In spite of the silences, the extravagances, and the power attributed to the Waning Time, in spite of all that, which is already strange enough, what really frustrated the people of See-the-Sea and forced them to rigorously measure their every word was nothing more than their inability to guess what those around them, whether neighbor or relative, friend or enemy, platonic or intimate companion, was thinking. And they believed—just imagine it—that everyone else had that ability.
This drama—or perhaps tragedy?—strengthened the individuality and individualism of each citizen of See-the-Sea, and gave rise to such fervent personal conviction that outside observers ascribed it to the realm of faith.
As a result, everyone in See-the-Sea shielded themselves behind mistrust, trapped in the nonsensical belief that someone was listening in on their thoughts.
This was the basis underlying the decision—the radical decision—each took, and therefore all of them took, to put a definitive end to thinking at all and transform the place into a sphere of profound silence. Smug smiles, complicit glances, and any gestures that might be considered compromising were relegated to the darkness, and so the act of thinking in See-the-Sea became a strictly prohibited exercise that was at once highly seductive.
Who was responsible for this society that gave words so much power? Why did an entire population silence itself, forbidding both thought and speech? What do words have to do with happiness? How long could the silence sustain so much loneliness, so much neglect—so many lives?

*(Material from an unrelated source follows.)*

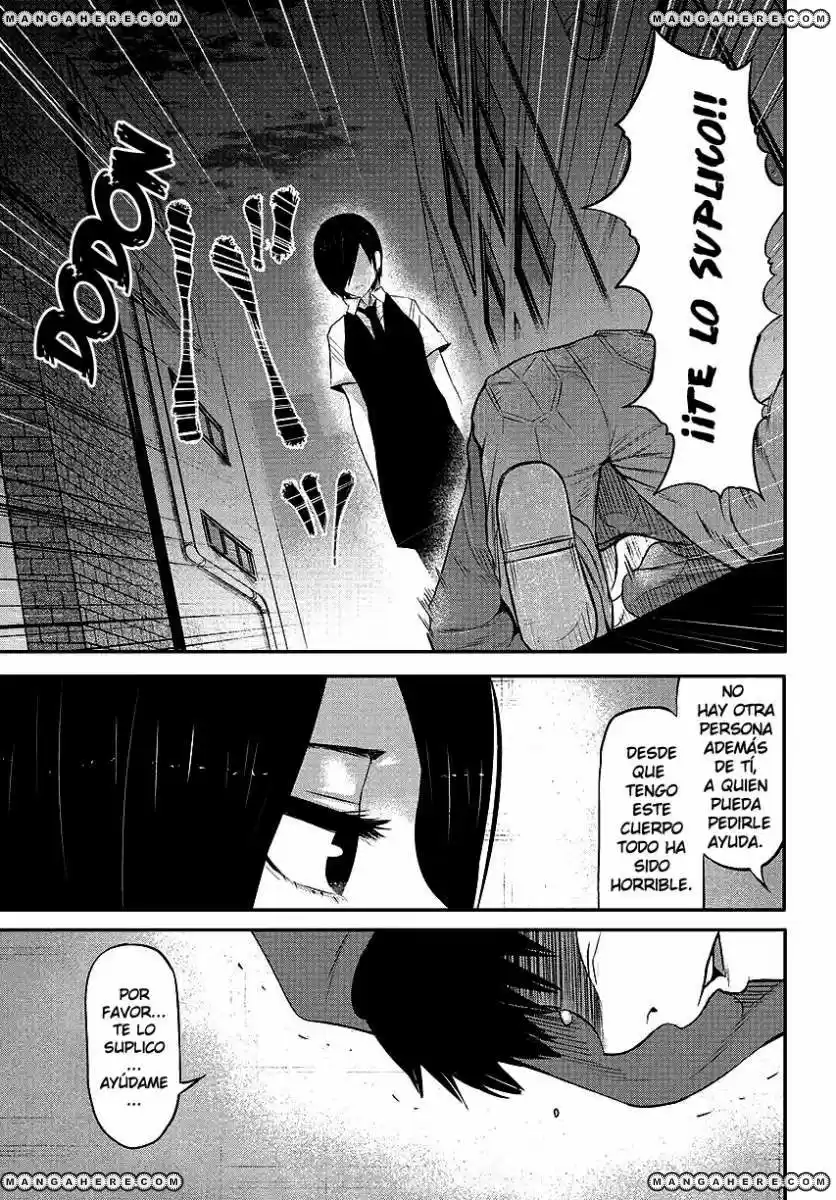 Tokyo Ghoul (2011) - Capítulo 3 - Página 16 - LectorTMOo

Time, the best cure for all ills, completed hundreds of millions of revolutions, and one day, when the people woke up, they felt different—they forgot that everyone else could read their thoughts. Their conversations were normal, as were their demeanors. When the weekend arrived and it came time to play “the game of truth,” or their favorite, “guess what I’m thinking,” they felt calm and confident, like someone heading to church, at the appointed time, for an encounter with the divine.